À combien est-ce que vous évaluez les pertes liées à cette situation ?

Guimbala Kéïta : Les pertes sont énormes de la fermeture à maintenant. Nous avons perdu aujourd’hui 100% de notre chiffre d’affaires, évalué mensuellement à plus de 30 millions de FCFA (restaurant plus boîte de nuit). Imaginez un peu ! De 30 millions à zéro franc. (Il observe un long silence puis continue. Son regard vide laissait transparaître tout son désarroi). Ce n’est pas facile.

Vous semblez être abattu, mais qu’attendez-vous des pouvoirs publics ?

Guimbala Kéïta : On veut que l’Etat nous vienne en aide, en nous aidant financièrement. (Il perd son souffle et ne peut plus contenir sa colère). Il faut que les gouvernants essaient de voir comment ils peuvent aider un peu les uns et les autres, même s’il faut faire au cas par cas. Il s’agit d’essayer de voir comment on peut les aider financièrement avec de l’argent frais ou même les aider auprès d’une banque. Il faut trouver un moyen d’aide obligatoire. Sinon ce n’est pas bon.

Mais est-ce que vous demandez concrètement un dédommagement ?

Guimbala Kéïta : Si ! Dans le cadre des mesures d’aides économiques annoncées par le chef de l’Etat dans son adresse à la Nation, le patronat nous a envoyé des questionnaires que nous avons remplis. C’était des questions du genre : combien nous gagnons avant la fermeture ? Comment est-ce que nous évaluons nos pertes ? Il y avait des questions au sujet du chômage et qu’est-ce qu’on propose pour qu’on nous vienne en aide. Ces questions ont été répondues et envoyées au Patronat. Et on attend. Je suppose que c’est le patronat qui va piloter le dossier.

En tous les cas, on a répondu aux questions et envoyé le questionnaire et on attend. Espérant que cela aboutisse à quelque chose. Ce n’est pas bon si on n’a pas une aide financière.

Quel est votre cri du cœur ?

Guimbala Kéïta : J’aimerais d’abord qu’on puisse s’en sortir de cette affaire. Je souhaite prompt rétablissement aux malades et paix à l’âme des disparus. Cela dit, le secteur de l’hôtellerie et de la restauration crée énormément d’emplois au Mali. Il y a beaucoup de personnes qui sont déjà démunies à travers cette crise.

Si nous, demain, on n’arrive pas à se relever c’est une crise encore qui sera encore pire que la crise sanitaire. Parce que des personnes affamées peuvent commettre beaucoup de dérives.

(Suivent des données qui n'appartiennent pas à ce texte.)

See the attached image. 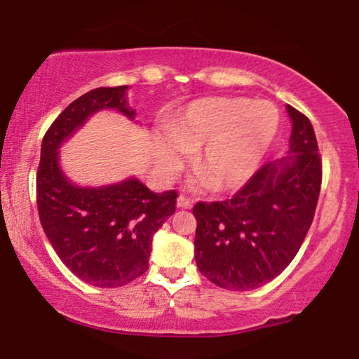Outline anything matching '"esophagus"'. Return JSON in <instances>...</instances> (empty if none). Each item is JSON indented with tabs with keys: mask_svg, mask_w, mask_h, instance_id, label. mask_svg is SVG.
Segmentation results:
<instances>
[{
	"mask_svg": "<svg viewBox=\"0 0 359 359\" xmlns=\"http://www.w3.org/2000/svg\"><path fill=\"white\" fill-rule=\"evenodd\" d=\"M193 203H195V200H193L191 196H187V195H181L178 198V208H191Z\"/></svg>",
	"mask_w": 359,
	"mask_h": 359,
	"instance_id": "esophagus-1",
	"label": "esophagus"
}]
</instances>
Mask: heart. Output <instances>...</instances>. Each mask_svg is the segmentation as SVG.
Instances as JSON below:
<instances>
[{
    "label": "heart",
    "instance_id": "obj_1",
    "mask_svg": "<svg viewBox=\"0 0 359 359\" xmlns=\"http://www.w3.org/2000/svg\"><path fill=\"white\" fill-rule=\"evenodd\" d=\"M279 111L271 102L245 97H212L191 104L168 126L175 144L158 141L164 170L176 171L181 151H196L193 166L215 191L242 188L262 163L279 130Z\"/></svg>",
    "mask_w": 359,
    "mask_h": 359
}]
</instances>
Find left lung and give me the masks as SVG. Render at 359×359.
<instances>
[{
    "instance_id": "8db88e82",
    "label": "left lung",
    "mask_w": 359,
    "mask_h": 359,
    "mask_svg": "<svg viewBox=\"0 0 359 359\" xmlns=\"http://www.w3.org/2000/svg\"><path fill=\"white\" fill-rule=\"evenodd\" d=\"M292 156L267 163L225 201H198L195 260L218 287L252 290L276 279L297 255L323 181L313 124L287 105Z\"/></svg>"
}]
</instances>
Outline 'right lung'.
I'll return each mask as SVG.
<instances>
[{"instance_id":"right-lung-1","label":"right lung","mask_w":359,"mask_h":359,"mask_svg":"<svg viewBox=\"0 0 359 359\" xmlns=\"http://www.w3.org/2000/svg\"><path fill=\"white\" fill-rule=\"evenodd\" d=\"M128 87H99L80 95L52 122L41 141L36 206L46 238L74 276L95 287H121L147 271L153 235L175 213L178 193H153L141 181L80 188L58 166V147L88 116L126 105Z\"/></svg>"}]
</instances>
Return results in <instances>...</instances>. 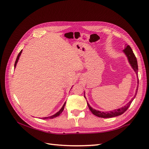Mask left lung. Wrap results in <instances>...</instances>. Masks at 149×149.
Masks as SVG:
<instances>
[{"label":"left lung","mask_w":149,"mask_h":149,"mask_svg":"<svg viewBox=\"0 0 149 149\" xmlns=\"http://www.w3.org/2000/svg\"><path fill=\"white\" fill-rule=\"evenodd\" d=\"M123 52L125 53V55L127 56L128 61L129 62V63L131 66V67L132 68V69L134 70V71L136 72V73L137 74L138 73V65H137V58L135 56L134 53H133V51L132 48H130V47L129 45H126L125 47V49L123 50ZM137 83L139 84V78L137 79ZM138 86L139 85L137 86V89H136V93H135V95L134 96L133 98H132V100H130L127 104L125 106H124L123 107L119 108L118 109H114L113 111H108V112H101L100 111H97L93 109V107H91L90 106V105L88 104V102H87L88 106L89 107V110L91 111L92 113L95 115L99 118H113V117H116L120 116L121 114H123L124 112H125L127 109L129 108V107L130 106V104L132 103V102L133 101L134 99L136 97L137 93V90H138ZM85 94V93H84ZM84 97H85V94H84Z\"/></svg>","instance_id":"1"}]
</instances>
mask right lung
Segmentation results:
<instances>
[{"label": "right lung", "instance_id": "right-lung-1", "mask_svg": "<svg viewBox=\"0 0 149 149\" xmlns=\"http://www.w3.org/2000/svg\"><path fill=\"white\" fill-rule=\"evenodd\" d=\"M22 50H21V51H20V52L19 53V55H18V56H17V59H16V60H15V65H14V68H15V67H16V65H17V62H18V61H19V57H20V55H21V53H22ZM65 104H66V102L64 103V104H63V106H62V107L61 108V109H60L59 111H58V112H57L56 114H55L53 115V116H49V117H45V118H43L42 119H48V118H49V119H53V118H56V117H58V116H59L60 115V114H61V112H63V109H64V107H65Z\"/></svg>", "mask_w": 149, "mask_h": 149}]
</instances>
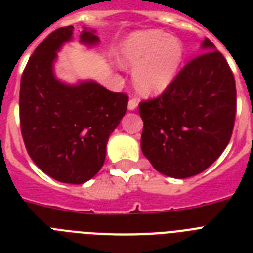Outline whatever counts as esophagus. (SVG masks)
I'll return each instance as SVG.
<instances>
[{
  "mask_svg": "<svg viewBox=\"0 0 253 253\" xmlns=\"http://www.w3.org/2000/svg\"><path fill=\"white\" fill-rule=\"evenodd\" d=\"M136 107H138V99H136V98H131L130 101H128L127 109H128V110H135Z\"/></svg>",
  "mask_w": 253,
  "mask_h": 253,
  "instance_id": "obj_1",
  "label": "esophagus"
}]
</instances>
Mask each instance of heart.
<instances>
[{"mask_svg":"<svg viewBox=\"0 0 253 253\" xmlns=\"http://www.w3.org/2000/svg\"><path fill=\"white\" fill-rule=\"evenodd\" d=\"M182 59V43L160 30L131 34L119 52L121 64L135 69V86L144 95H159L167 90L176 79Z\"/></svg>","mask_w":253,"mask_h":253,"instance_id":"b5f03b06","label":"heart"}]
</instances>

Un chef de famille qui n’arrive pas à nourrir ses enfants est capable de tout faire. Que Dieu nous en garde !

C’est pourquoi je souhaite que l’Etat puisse voir au cas par cas, venir en aide au secteur, pour qu’on ne puisse pas sombrer définitivement. Parce que si les choses continuent à ce rythme, nous ne pouvons pas tenir. S’il faut continuer à faire face aux charges fixes, nous ne pourrons pas. Nous n’avons plus de ressources.

Nous sommes en train de jongler comme on peut. Mais vraiment, ce n’est pas facile. C’est vraiment cela mon cri du cœur à l’endroit des autorités. Il faut qu’elles essayent de voir comment elles peuvent nous aider.

J’appelle de tous mes vœux la reprise des activités pour que l’on puisse travailler. Sinon, c’est une catastrophe. Je suis là à tourner en rond à ne rien faire. C’est une catastrophe et ça rend fou.